## Start Excerpt provided
MUMBAI - India's commodity exchange
markets, where trading volume has ballooned
50-fold in barely five years, could shrug off a
recent drop in business and almost double in size
within the next two years, according to a report.
The market, which has grown to US$858
billion in 2007 from $16.9 billion in 2002, could
expand to $1.8 trillion by 2010, the Associated
Chambers of Commerce and Industry of India and
market researcher Evalueserve say in the January
20 report. Commodity exchanges let traders take
direct possession of commodities or exchange
contracts for future delivery with related
activities in derivatives similar to stock
markets.
The country last week became the
first in Asia to offer trading in
carbon credits - an exchange
of cash for costs saved from using
environmentally-friendly practices and products.
The innovation by Multi Commodity Exchange of
India Ltd (MCX), one of the country's three
leading exchanges, puts it in an elite group along
with the Chicago Climate Exchange and the European
Climate Exchange.
As an agriculture-based
economy, India has had commodities trading
exchanges dating to the Bombay Cotton Trade
Association Ltd, established in 1875. Three large
exchanges - MCX, the National Commodity and
Derivative Exchange (NCDEX) in Mumbai, and
Ahmedabad-based National Multi Commodity Exchange
of India - now lead a sector revival after a ban
on futures trading in most commodities was lifted
in 2003. The big three are joined by more than 20
smaller exchanges - compared with about 300 before
World War ll - that operate around the country
trading in about 100 commodities.
## End Excerpt provided
## Start Provided information
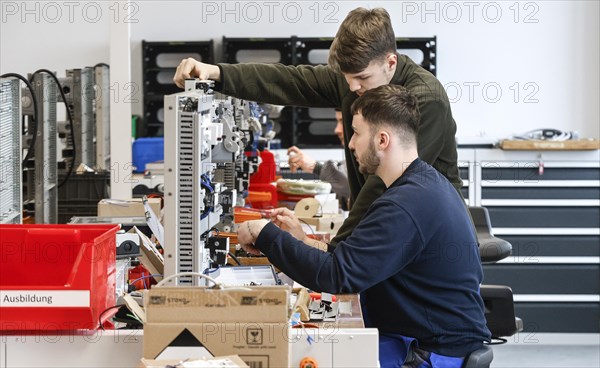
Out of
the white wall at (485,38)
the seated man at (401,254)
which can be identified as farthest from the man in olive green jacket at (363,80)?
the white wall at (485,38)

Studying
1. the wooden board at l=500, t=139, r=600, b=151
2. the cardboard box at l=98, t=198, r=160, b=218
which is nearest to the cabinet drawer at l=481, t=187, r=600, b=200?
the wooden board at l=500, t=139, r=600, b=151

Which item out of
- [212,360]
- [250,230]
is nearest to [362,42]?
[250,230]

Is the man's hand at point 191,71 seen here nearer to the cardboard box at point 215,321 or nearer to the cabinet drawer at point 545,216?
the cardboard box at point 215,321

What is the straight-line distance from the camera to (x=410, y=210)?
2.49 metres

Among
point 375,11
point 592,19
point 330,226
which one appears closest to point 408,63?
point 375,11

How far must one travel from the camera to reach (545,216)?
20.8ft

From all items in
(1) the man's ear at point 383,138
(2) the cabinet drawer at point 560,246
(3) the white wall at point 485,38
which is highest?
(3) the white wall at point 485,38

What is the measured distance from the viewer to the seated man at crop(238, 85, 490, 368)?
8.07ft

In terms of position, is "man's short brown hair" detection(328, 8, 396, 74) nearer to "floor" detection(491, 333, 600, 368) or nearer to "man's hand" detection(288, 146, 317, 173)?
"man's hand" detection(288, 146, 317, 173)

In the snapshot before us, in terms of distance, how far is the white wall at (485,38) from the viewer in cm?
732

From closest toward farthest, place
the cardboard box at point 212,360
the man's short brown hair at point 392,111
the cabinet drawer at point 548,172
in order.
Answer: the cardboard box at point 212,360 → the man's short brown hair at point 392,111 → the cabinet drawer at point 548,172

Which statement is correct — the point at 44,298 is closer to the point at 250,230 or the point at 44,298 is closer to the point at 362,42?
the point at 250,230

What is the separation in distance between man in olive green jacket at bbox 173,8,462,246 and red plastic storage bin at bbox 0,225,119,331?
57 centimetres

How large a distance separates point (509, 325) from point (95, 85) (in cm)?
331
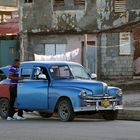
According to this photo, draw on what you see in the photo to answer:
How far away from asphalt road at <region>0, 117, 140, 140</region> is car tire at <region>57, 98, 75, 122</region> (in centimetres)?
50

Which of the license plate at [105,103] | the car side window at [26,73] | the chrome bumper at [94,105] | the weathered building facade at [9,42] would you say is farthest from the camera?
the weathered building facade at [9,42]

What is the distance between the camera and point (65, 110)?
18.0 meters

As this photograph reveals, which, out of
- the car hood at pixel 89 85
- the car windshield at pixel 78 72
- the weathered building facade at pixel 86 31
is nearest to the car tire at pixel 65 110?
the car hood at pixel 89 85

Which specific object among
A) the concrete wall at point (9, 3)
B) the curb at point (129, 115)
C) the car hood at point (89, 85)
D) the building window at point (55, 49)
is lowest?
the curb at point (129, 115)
## End Provided information
## Start Provided information
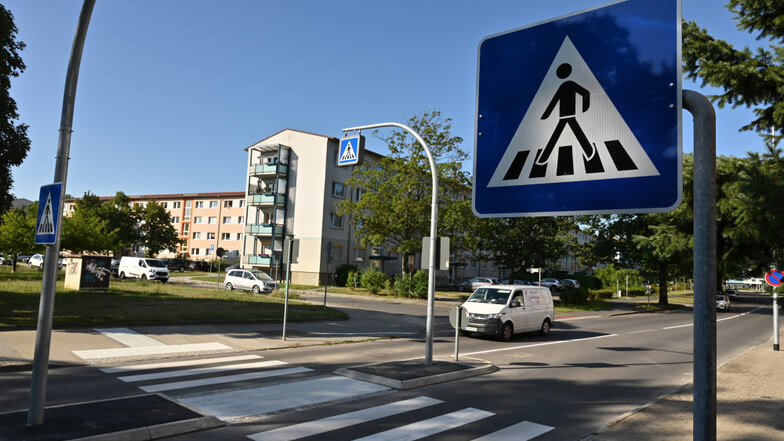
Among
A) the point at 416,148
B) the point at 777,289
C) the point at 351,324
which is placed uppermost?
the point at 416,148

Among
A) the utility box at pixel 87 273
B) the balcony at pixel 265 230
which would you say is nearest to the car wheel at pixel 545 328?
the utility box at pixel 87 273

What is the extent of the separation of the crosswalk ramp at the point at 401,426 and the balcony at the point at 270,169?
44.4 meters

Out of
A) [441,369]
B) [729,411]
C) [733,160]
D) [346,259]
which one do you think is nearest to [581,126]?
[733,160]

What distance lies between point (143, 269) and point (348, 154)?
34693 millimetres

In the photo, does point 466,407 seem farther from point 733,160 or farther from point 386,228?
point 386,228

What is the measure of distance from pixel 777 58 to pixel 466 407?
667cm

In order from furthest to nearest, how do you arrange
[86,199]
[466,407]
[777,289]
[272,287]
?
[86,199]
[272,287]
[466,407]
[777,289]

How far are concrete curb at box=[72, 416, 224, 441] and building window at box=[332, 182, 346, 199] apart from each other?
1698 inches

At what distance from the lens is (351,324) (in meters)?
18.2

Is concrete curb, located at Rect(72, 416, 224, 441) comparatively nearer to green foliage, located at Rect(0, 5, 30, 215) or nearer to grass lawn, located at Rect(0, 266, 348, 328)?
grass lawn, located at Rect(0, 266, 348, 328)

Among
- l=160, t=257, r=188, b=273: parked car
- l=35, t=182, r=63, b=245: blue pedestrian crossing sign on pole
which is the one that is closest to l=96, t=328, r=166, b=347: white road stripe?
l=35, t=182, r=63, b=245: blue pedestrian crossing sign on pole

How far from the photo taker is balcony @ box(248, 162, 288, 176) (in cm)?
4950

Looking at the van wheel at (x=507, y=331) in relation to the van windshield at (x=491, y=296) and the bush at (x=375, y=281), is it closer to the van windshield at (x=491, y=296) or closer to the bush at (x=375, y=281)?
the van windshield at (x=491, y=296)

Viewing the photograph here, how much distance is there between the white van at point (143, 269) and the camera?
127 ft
## End Provided information
## Start Provided information
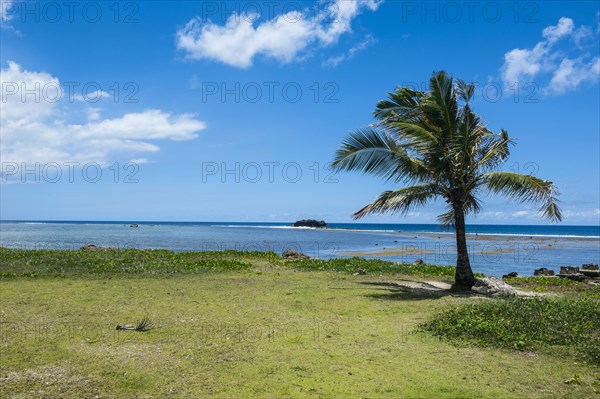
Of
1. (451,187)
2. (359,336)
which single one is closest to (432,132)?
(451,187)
## End Provided information
[Problems and tasks]
1 – From the article on India's commodity exchanges, transcribe everything from "The country last" down to "practices and products.".
2 – According to the article on India's commodity exchanges, what size could the market expand to by 2010?

[Solutions to the problems]
1 –
The country last week became the
first in Asia to offer trading in
carbon credits - an exchange
of cash for costs saved from using
environmentally-friendly practices and products.

2 – $1.8 trillion